Treated as distinct species by Kiriakoff (1968). Syn. n. Pseudogargetta funebris Gaede, 1930: 618. Holotype examined.
Placed in Polychoa by Kiriakoff (1968). Syn. n. Archigargetta cyclopea Kiriakoff, 1967: 38. Holotype examined. Syn. n. Archigargetta diakonoffi Kiriakoff, 1967, Zool. Meded. Leiden. 42: 191. Syn. n. The male genitalia of cyclopea and diakonoffi, both from islands off New Guinea, are slightly different from those of mainland specimens, and the latter, based on a single male, has a broad rufous medial band to the forewing; it is suggested here that these differences, if constant, are of subspecific rather than specific quality.
The combination of these two species in the same genus means that RoepkeellaKiriakoff (1968: 40; type sp. fuscicollis Gaede) becomes a junior subjective synonym of Archigargetta Kiriakoff (1967: 38; type sp. cyclopeaKiriakoff), syn. n. Geographical range (viridigrisea). Indian Subregion, Sundaland, Sulawesi.
Habitat preference
The species is infrequent in lowland dipterocarp forest but has been taken singly in upper montane forest at 1930 m on G. Kinabalu.
Biology
The species has been reared in S. India. (Bell MS). The larva is cylindrical, somewhat spindle-shaped, the head rather large and the anal end rounded; the body is somewhat flattened.

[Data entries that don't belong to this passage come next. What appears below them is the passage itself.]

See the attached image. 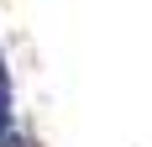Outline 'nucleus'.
Masks as SVG:
<instances>
[{"instance_id": "f257e3e1", "label": "nucleus", "mask_w": 152, "mask_h": 147, "mask_svg": "<svg viewBox=\"0 0 152 147\" xmlns=\"http://www.w3.org/2000/svg\"><path fill=\"white\" fill-rule=\"evenodd\" d=\"M0 147H31L26 121L16 110V84H11V68L5 63H0Z\"/></svg>"}]
</instances>
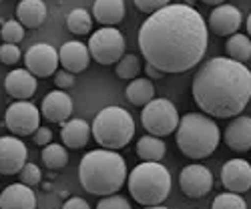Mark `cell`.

The claspers are stretched out behind, divergent.
The head is more or less semicircular, the face convex, glabrous, the colour green with lateral red stripes.
The body is glossy, glabrous, an oily light green with a supraspiracular yellow band, red-tinged on the first two thoracic segments; there is a black-rimmed and divided circle on abdominal segment 8 dorsally; a bluish tinge affects the body below the yellow band but the legs and prolegs are green.
The larva rests stretched out on the undersides of leaves with the head flexed to one side.
It pupates in a cell made from a leaf folded and loosely fastened.
The Indian host-plant is Careya arborea, a tree in the Myrtaceae.